Instructions to follow>
Take the entries below and reproduce them word for word.

-------------------------

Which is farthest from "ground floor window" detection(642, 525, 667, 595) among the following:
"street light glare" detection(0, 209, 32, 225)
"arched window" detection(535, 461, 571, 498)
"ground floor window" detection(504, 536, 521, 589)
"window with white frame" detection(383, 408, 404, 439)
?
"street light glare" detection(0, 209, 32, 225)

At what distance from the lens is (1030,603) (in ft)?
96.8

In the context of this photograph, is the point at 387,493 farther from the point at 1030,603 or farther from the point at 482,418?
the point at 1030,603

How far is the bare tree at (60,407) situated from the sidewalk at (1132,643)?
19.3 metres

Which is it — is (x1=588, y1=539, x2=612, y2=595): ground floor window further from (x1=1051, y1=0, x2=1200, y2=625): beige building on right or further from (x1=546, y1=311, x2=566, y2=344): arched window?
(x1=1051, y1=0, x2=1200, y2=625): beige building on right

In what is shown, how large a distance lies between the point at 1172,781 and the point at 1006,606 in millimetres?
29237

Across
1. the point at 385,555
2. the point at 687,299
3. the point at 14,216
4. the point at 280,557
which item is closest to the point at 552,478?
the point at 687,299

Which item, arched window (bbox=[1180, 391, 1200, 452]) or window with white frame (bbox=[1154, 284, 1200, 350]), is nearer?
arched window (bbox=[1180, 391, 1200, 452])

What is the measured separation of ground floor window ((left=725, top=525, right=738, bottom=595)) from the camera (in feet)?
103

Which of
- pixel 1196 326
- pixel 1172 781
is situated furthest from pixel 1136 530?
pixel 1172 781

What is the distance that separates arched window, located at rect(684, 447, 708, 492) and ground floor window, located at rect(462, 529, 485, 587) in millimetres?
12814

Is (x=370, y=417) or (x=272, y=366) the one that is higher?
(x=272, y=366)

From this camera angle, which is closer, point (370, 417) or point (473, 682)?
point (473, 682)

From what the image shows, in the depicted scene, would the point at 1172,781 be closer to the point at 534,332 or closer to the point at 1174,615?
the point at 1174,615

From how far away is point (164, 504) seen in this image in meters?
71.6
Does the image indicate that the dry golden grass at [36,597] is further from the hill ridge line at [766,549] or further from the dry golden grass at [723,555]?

-------------------------

Worked solution>
Which is farthest from "ground floor window" detection(642, 525, 667, 595) among the following:
"street light glare" detection(0, 209, 32, 225)
"arched window" detection(535, 461, 571, 498)
"ground floor window" detection(504, 536, 521, 589)
"window with white frame" detection(383, 408, 404, 439)
?
"street light glare" detection(0, 209, 32, 225)

At what distance from the lens is (1030,603) (in ft)?
96.8

In the context of this photograph, is the point at 387,493 farther from the point at 1030,603 or farther from the point at 482,418?
the point at 1030,603

How far is the bare tree at (60,407) situated from the sidewalk at (1132,643)?
19.3 metres

Which is it — is (x1=588, y1=539, x2=612, y2=595): ground floor window further from (x1=1051, y1=0, x2=1200, y2=625): beige building on right or further from (x1=546, y1=311, x2=566, y2=344): arched window?
(x1=1051, y1=0, x2=1200, y2=625): beige building on right

In what is shown, how large a distance lies between the point at 1172,781 and the point at 1006,606 in millimetres?
29237

Across
1. the point at 385,555
2. the point at 687,299
3. the point at 14,216
4. the point at 280,557
which item is closest to the point at 552,478?
the point at 687,299

Which item, arched window (bbox=[1180, 391, 1200, 452]) or window with white frame (bbox=[1154, 284, 1200, 350]), is nearer?
arched window (bbox=[1180, 391, 1200, 452])

What is the measured separation of ground floor window ((left=725, top=525, right=738, bottom=595)) from the camera (in feet)?
103

Which of
- pixel 1196 326
- pixel 1172 781
is situated furthest from pixel 1136 530?
pixel 1172 781

What is the distance that separates arched window, located at rect(684, 447, 708, 492) and ground floor window, located at rect(462, 529, 485, 587) in millimetres?
12814

Is (x=370, y=417) or (x=272, y=366) the one that is higher?
(x=272, y=366)

From this camera angle, which is closer, point (370, 417) or point (473, 682)?
point (473, 682)

From what the image shows, in the depicted scene, would the point at 1172,781 be closer to the point at 534,332 or closer to the point at 1174,615?
the point at 1174,615

From how far away is point (164, 504) seen in this image in meters?
71.6
Does the image indicate that the dry golden grass at [36,597] is further from the hill ridge line at [766,549] or further from the dry golden grass at [723,555]?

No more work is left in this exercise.